Task requirements: Leave the pictures out and print every record below exactly as it stands.

___ Provided data

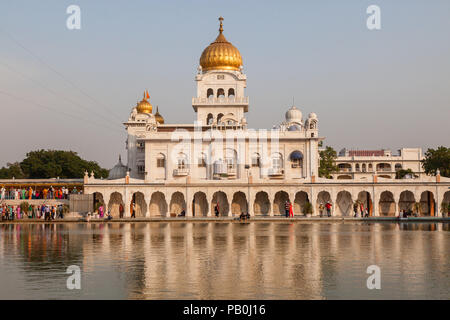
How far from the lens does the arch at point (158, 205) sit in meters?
48.9

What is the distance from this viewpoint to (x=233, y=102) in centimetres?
5684

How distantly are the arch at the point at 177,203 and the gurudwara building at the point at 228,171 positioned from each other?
3.6 inches

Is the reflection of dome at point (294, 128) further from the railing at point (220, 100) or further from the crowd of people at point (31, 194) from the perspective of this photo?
the crowd of people at point (31, 194)

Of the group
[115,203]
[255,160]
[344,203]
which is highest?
[255,160]

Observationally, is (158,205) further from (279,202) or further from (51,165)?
(51,165)

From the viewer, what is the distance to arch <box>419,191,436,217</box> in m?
47.0

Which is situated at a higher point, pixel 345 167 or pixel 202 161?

______

Solution:
How far from the lens does the arch at point (158, 205) sit in meters?
48.9

What is the distance from this viewpoint to (x=233, y=102) in centimetres?
5684

How distantly are the arch at the point at 177,203 and the gurudwara building at the point at 228,171 positioned from each other?
3.6 inches

Is the reflection of dome at point (294, 128) further from the railing at point (220, 100) or further from the crowd of people at point (31, 194) from the perspective of this photo?
the crowd of people at point (31, 194)

Of the group
[115,203]
[255,160]
[344,203]
which is highest?
[255,160]

Observationally, is (158,205) further from (279,202) or further from (51,165)?
(51,165)

From the viewer, what is the distance to arch <box>419,191,436,217</box> in m?
47.0

Which is situated at a higher point, pixel 345 167 or pixel 202 161?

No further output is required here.